### Task to carry out:
Please retype, word for word, the line containing "phylum: Chordata" and every line after it through the end of the records, leaving out all pictures.
[Records shown Boundary: Start]
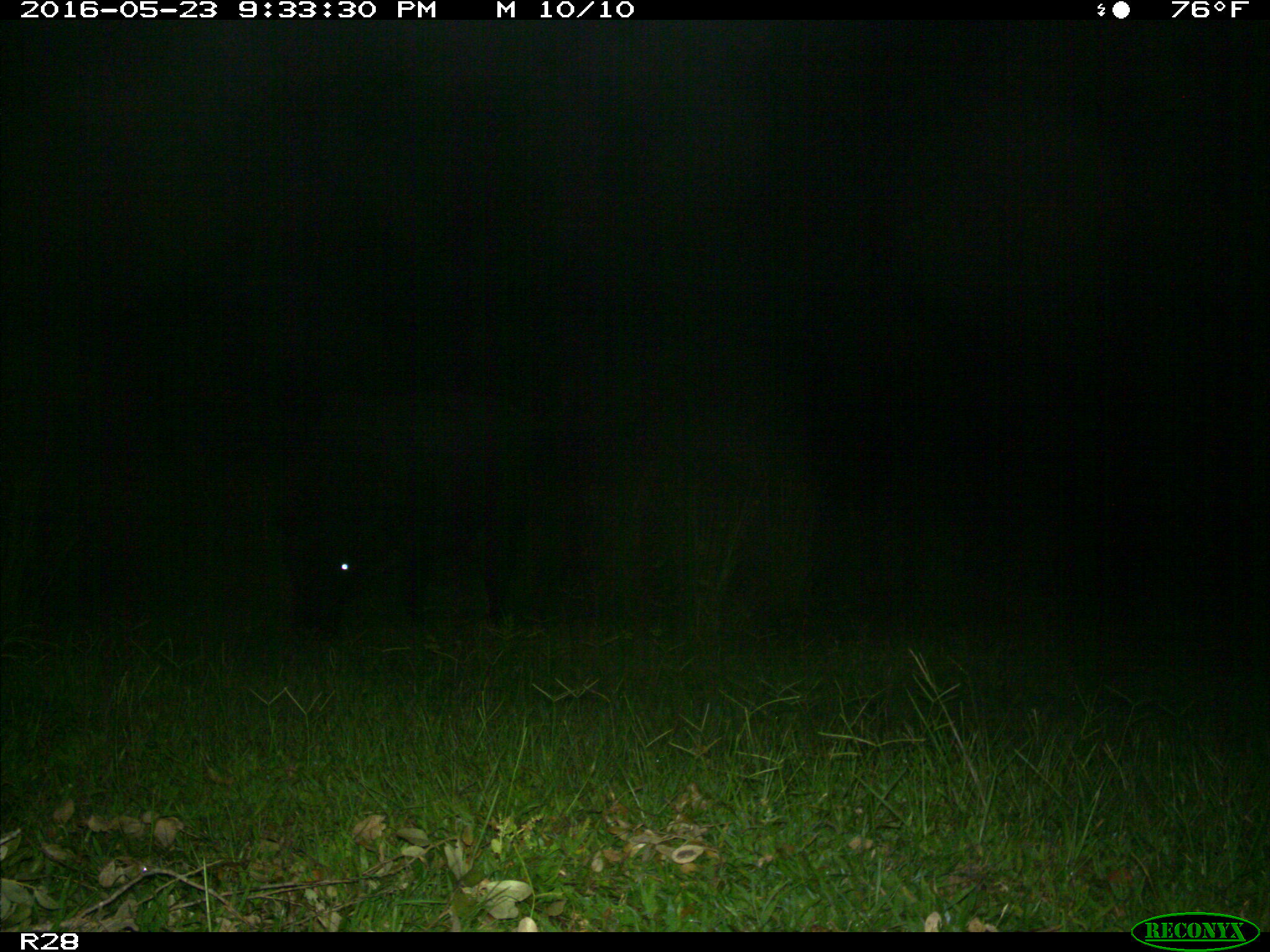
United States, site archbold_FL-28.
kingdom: Animalia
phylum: Chordata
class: Mammalia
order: Artiodactyla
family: Bovidae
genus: Bos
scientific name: Bos taurus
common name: domestic cow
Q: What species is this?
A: Bos taurus (domestic cow).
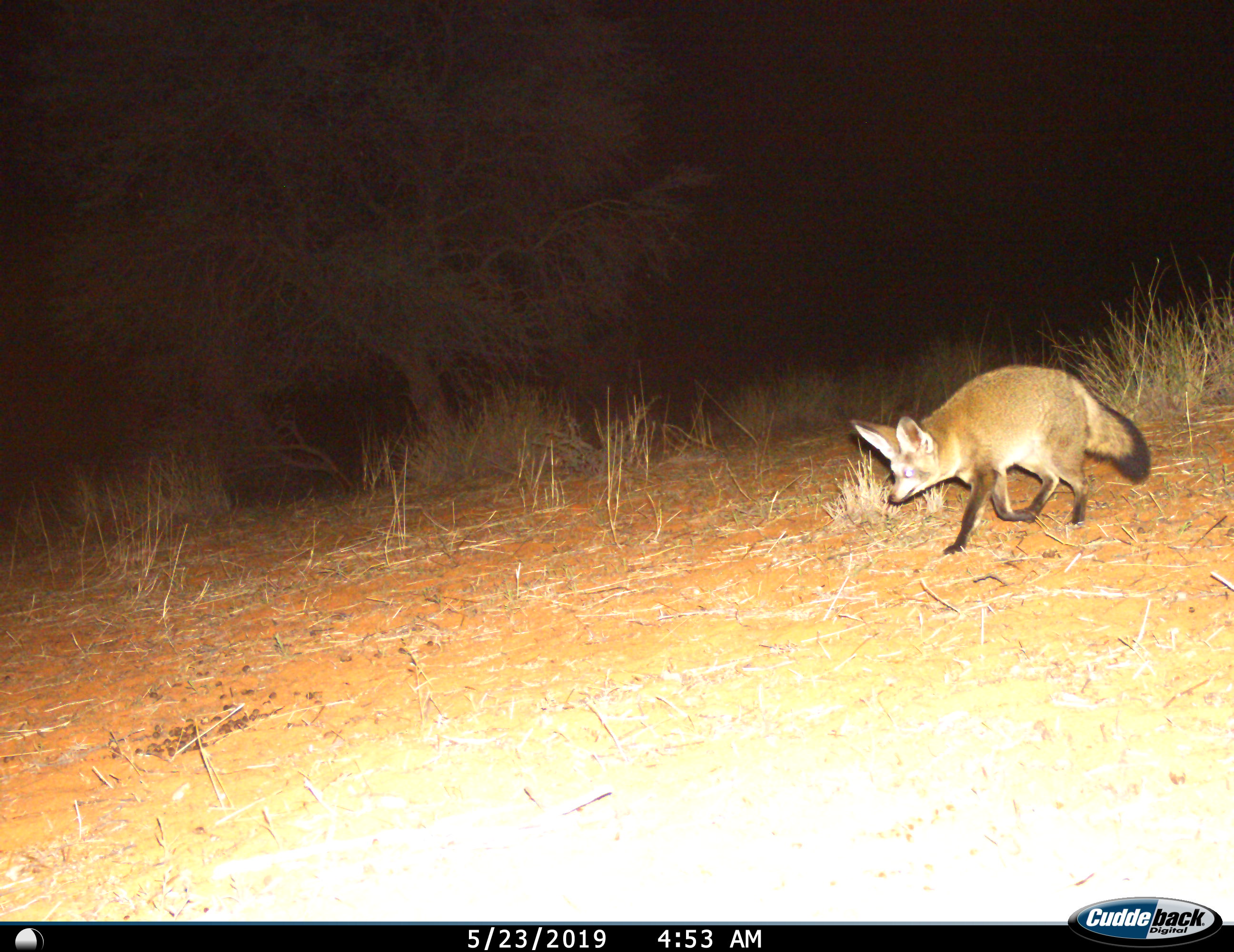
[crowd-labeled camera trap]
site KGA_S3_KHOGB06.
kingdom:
[Records shown Boundary: End]
### Exercise solution:
phylum: Chordata
class: Mammalia
order: Artiodactyla
family: Bovidae
genus: Bos
scientific name: Bos taurus
common name: domestic cow
Q: What species is this?
A: Bos taurus (domestic cow).
[crowd-labeled camera trap]
site KGA_S3_KHOGB06.
kingdom:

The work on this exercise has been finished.